* [WHAT THIS TASK INVOLVES]: Rewrite the data below with every "parked car" changed to "stopped car" and everything else left as it is. Leave the pictures out of your answer.
* Begin *
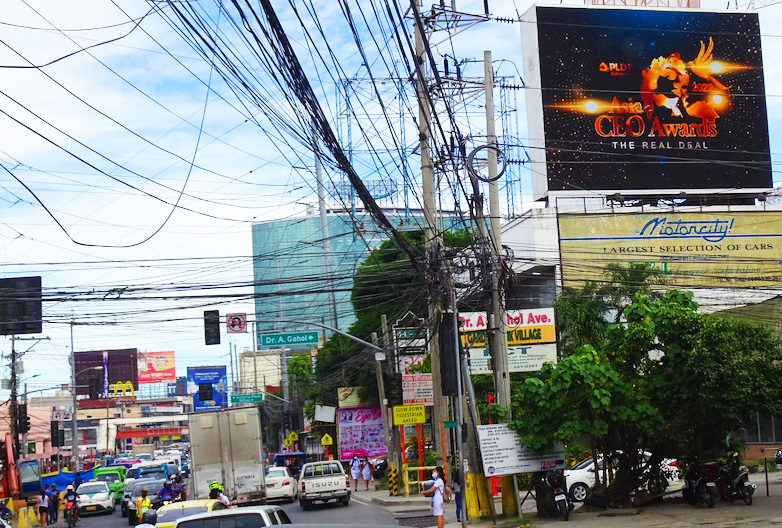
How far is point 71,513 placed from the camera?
35.2m

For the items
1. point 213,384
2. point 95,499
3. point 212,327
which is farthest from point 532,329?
point 213,384

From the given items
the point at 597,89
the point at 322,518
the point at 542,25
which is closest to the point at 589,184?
the point at 597,89

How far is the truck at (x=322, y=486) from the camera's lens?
3450cm

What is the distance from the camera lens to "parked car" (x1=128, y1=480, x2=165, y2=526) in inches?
1303

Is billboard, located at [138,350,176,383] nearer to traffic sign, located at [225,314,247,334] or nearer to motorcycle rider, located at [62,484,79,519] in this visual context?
motorcycle rider, located at [62,484,79,519]

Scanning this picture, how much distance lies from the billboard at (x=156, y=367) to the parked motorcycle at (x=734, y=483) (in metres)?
155

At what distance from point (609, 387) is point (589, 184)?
29.6 metres

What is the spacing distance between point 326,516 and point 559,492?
9.35 metres

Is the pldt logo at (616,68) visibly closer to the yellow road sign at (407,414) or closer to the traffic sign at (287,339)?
the traffic sign at (287,339)

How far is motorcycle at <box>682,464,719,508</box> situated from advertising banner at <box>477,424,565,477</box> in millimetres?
3047

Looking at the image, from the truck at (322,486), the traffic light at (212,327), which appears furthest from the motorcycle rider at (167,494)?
the traffic light at (212,327)

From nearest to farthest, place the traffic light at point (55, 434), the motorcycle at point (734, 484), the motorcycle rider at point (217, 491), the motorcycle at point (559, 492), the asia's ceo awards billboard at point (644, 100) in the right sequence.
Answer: the motorcycle at point (734, 484) < the motorcycle at point (559, 492) < the motorcycle rider at point (217, 491) < the asia's ceo awards billboard at point (644, 100) < the traffic light at point (55, 434)

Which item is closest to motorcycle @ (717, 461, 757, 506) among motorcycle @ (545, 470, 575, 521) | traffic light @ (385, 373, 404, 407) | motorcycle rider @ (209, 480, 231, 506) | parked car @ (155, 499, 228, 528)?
motorcycle @ (545, 470, 575, 521)

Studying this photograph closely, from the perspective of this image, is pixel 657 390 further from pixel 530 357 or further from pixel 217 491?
pixel 530 357
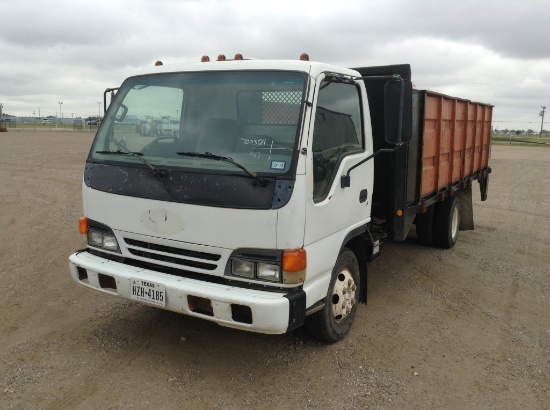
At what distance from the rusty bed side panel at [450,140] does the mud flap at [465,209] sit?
34cm

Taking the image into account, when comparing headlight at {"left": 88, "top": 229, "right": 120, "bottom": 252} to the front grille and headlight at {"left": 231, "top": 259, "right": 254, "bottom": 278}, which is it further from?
headlight at {"left": 231, "top": 259, "right": 254, "bottom": 278}

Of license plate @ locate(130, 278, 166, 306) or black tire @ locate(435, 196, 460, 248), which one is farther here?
black tire @ locate(435, 196, 460, 248)

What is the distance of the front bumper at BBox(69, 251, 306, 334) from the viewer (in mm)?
3264

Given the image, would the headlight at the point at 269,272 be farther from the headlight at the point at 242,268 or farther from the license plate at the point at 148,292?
the license plate at the point at 148,292

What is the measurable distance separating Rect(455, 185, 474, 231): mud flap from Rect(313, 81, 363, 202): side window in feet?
13.9

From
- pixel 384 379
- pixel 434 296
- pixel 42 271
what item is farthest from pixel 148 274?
pixel 434 296

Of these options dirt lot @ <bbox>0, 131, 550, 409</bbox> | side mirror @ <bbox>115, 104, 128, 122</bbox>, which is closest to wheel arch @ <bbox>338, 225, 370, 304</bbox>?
dirt lot @ <bbox>0, 131, 550, 409</bbox>

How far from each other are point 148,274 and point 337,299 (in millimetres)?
1553

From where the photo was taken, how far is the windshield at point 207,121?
352cm

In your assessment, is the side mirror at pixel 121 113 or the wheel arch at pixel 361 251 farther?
the wheel arch at pixel 361 251

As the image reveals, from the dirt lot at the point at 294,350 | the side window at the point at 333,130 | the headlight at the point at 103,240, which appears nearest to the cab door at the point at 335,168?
the side window at the point at 333,130

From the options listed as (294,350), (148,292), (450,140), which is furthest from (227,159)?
(450,140)

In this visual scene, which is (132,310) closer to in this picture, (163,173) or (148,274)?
(148,274)

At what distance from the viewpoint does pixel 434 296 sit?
5.60m
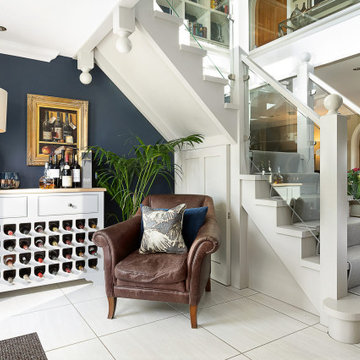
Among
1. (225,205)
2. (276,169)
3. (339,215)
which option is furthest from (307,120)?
(225,205)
* End *
* [COMPLETED EXERCISE]:
How far is point 71,513 placed from the camera?
35.2m

For the items
1. point 213,384
2. point 95,499
3. point 212,327
which is farthest from point 532,329?
point 213,384

From the given items
the point at 597,89
the point at 322,518
the point at 542,25
which is closest to the point at 589,184?
the point at 597,89

How far is the truck at (x=322, y=486) from the camera's lens?
3450cm

What is the distance from the camera lens to "stopped car" (x1=128, y1=480, x2=165, y2=526) in inches?
1303

Is billboard, located at [138,350,176,383] nearer to traffic sign, located at [225,314,247,334] or nearer to motorcycle rider, located at [62,484,79,519] in this visual context?
motorcycle rider, located at [62,484,79,519]

Scanning this picture, how much distance lies from the billboard at (x=156, y=367) to the parked motorcycle at (x=734, y=483) (in metres)?
155

At what distance from point (609, 387) is point (589, 184)?
29.6 metres

What is the spacing distance between point 326,516 and point 559,492?
9.35 metres

Is the pldt logo at (616,68) visibly closer to the yellow road sign at (407,414) or closer to the traffic sign at (287,339)?
the traffic sign at (287,339)

How far is motorcycle at <box>682,464,719,508</box> situated from advertising banner at <box>477,424,565,477</box> in millimetres?
3047

Looking at the image, from the truck at (322,486), the traffic light at (212,327), which appears furthest from the motorcycle rider at (167,494)?
the traffic light at (212,327)

From nearest to farthest, place the traffic light at point (55, 434), the motorcycle at point (734, 484), the motorcycle rider at point (217, 491), the motorcycle at point (559, 492), the asia's ceo awards billboard at point (644, 100) in the right sequence.
Answer: the motorcycle at point (734, 484) < the motorcycle at point (559, 492) < the motorcycle rider at point (217, 491) < the asia's ceo awards billboard at point (644, 100) < the traffic light at point (55, 434)

Which item is closest to motorcycle @ (717, 461, 757, 506) among motorcycle @ (545, 470, 575, 521) | traffic light @ (385, 373, 404, 407) | motorcycle rider @ (209, 480, 231, 506) | stopped car @ (155, 499, 228, 528)?
motorcycle @ (545, 470, 575, 521)

Studying this photograph closely, from the perspective of this image, is pixel 657 390 further from pixel 530 357 or further from pixel 217 491?
pixel 530 357
At what distance from the rusty bed side panel at [450,140] does the mud flap at [465,209] sit?
34cm

Taking the image into account, when comparing headlight at {"left": 88, "top": 229, "right": 120, "bottom": 252} to the front grille and headlight at {"left": 231, "top": 259, "right": 254, "bottom": 278}, which is it further from?
headlight at {"left": 231, "top": 259, "right": 254, "bottom": 278}

Of license plate @ locate(130, 278, 166, 306) or black tire @ locate(435, 196, 460, 248), which one is farther here?
black tire @ locate(435, 196, 460, 248)

What is the distance of the front bumper at BBox(69, 251, 306, 334) from the viewer (in mm)?
3264

Given the image, would the headlight at the point at 269,272 be farther from the headlight at the point at 242,268 or farther from the license plate at the point at 148,292?
the license plate at the point at 148,292

What is the measurable distance separating Rect(455, 185, 474, 231): mud flap from Rect(313, 81, 363, 202): side window in feet?
13.9

From
- pixel 384 379
- pixel 434 296
- pixel 42 271
what item is farthest from pixel 148 274?
pixel 434 296

Of these options dirt lot @ <bbox>0, 131, 550, 409</bbox> | side mirror @ <bbox>115, 104, 128, 122</bbox>, which is closest to wheel arch @ <bbox>338, 225, 370, 304</bbox>?
dirt lot @ <bbox>0, 131, 550, 409</bbox>

How far from each other are point 148,274 and point 337,299 (in millimetres)?
1553

From where the photo was taken, how far is the windshield at point 207,121?
352cm

In your assessment, is the side mirror at pixel 121 113 or the wheel arch at pixel 361 251 farther?
the wheel arch at pixel 361 251

As the image reveals, from the dirt lot at the point at 294,350 | the side window at the point at 333,130 | the headlight at the point at 103,240, which appears nearest to the cab door at the point at 335,168?
the side window at the point at 333,130

From the options listed as (294,350), (148,292), (450,140), which is furthest from (227,159)?
(450,140)

In this visual scene, which is (132,310) closer to in this picture, (163,173) or (148,274)?
(148,274)

At what distance from the viewpoint does pixel 434 296 sit?
5.60m
Among
1. (225,205)
2. (276,169)
3. (339,215)
which option is furthest from (307,120)?
(225,205)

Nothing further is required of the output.